In his chapters on Lewis and Radcliffe, Watt revisits the famous debate between the two over issues of propriety, but more useful are his comments on the material they imported into the Gothic, their relation to contemporary anxieties over the spread of literacy, and their critical receptions. In a helpful discussion of the vagaries of the term "German" in criticism of the 1790s, Watt notes that by the end of the decade the label signified an author's perniciousness and his (or her) succumbing to popular taste; Lewis unashamedly seemed to have embraced both. Watt reminds us, however, that The Monk was not entirely without praise, critics' admiring Lewis's attempt to define himself as an innovator set "against a feminized notion of romance" (91). Radcliffe, by contrast, Watt suggests, attempted instead to educate her readers about the excesses of sensibility by introducing to the Gothic the bildungsroman, a focus on the heroine, and an emphasis on aesthetic theory. Unlike Lewis too, Radcliffe was the darling of the conservative critics of the period, which Watt accounts for, intriguingly, through the politicized interpretations of her use of the supernatural (or lack thereof). With superstition linked to "revolutionary idealism," Watt holds, Radcliffe's explained supernaturalism seemed to line the writer herself up with "the rule of law" (116). But as with Lewis's reception, there were two sides to the critical coin; if Radcliffe was spared political attacks (curiously, since her own liberal politics sometimes bubbled up into her works), it was because reviewers dismissed her as "naïve and ignorant" (126).

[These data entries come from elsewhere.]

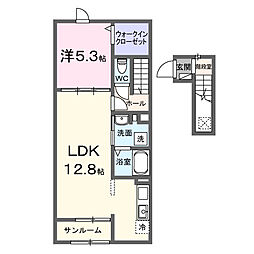 仮)シェーネ東原 1LDKの間取図画像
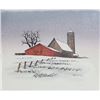 Image 1 : H Hargrove, Barn in Winter, Oil Painting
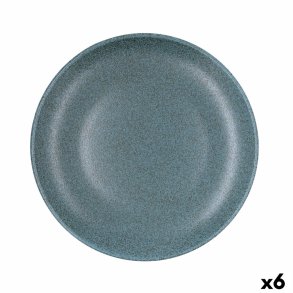 Flad Plade Bidasoa Element Hydrozero Bl� Keramik � 27 cm (6 enheder)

Defining himself against the Gothic as a whole, but perhaps especially its female writers, Watt holds, was Scott. As opposed to the apparently restricted scope of Reeve, Radcliffe, and Charlotte Smith—a scope that Scott helped to define, as Watt points out—the Waverley novelist aimed at infiltrating romance with "the more prestigious discourse of historiography" (140). Scott's move to history has long been seen as a final chapter to the Gothic, but as Watt's investigation of Scott's and the Gothic's later receptions reveals, both underwent a reversal of fortune. Through readings of Ivanhoe, The Antiquary, and The Bride of Lammermoor, Watt shows that romance is never completely subsumed by history in Scott's works. By the end of the nineteenth century, Scott was seen as complicit with romance and no better than the Gothic; the Gothic, in turn, came to be valued precisely because it lacked historical content and to emerge, with the rise of twentieth-century interest in the form, as a "unitary genre" (3).

A difficulty with Contesting the Gothic is its suggestion that current scholarship continues to be plagued by problems of earlier criticism of the Gothic. For instance, it is no longer the case that Walpole is viewed, at least by established scholars of the field, as the "father" of the Gothic. Likewise, critics have long recognized the shortcomings of holding up Lewis's intentionally scandalous novel as representative of the form and of the essentializing perils of defining "female Gothic" as "monolithic category" (109). One could wish also for a clearer definition of "genre" from the onset; Watt seems to ascribe to the category itself the normative, unifying limitations that earlier twentieth-century critics, as he rightly points out, ascribed to the Gothic. Blind adherence to its conventions is not a failure of any genre as such. (However, whether contemporary readers recognized the Gothic as a genre, or instead saw it as merely a mode of romance, has yet to be fully settled.) Nonetheless, Watt usefully re-maps the territory of the Gothic, marking out its heterogeneity in direct ways and offering up genuinely original research that yields important insights.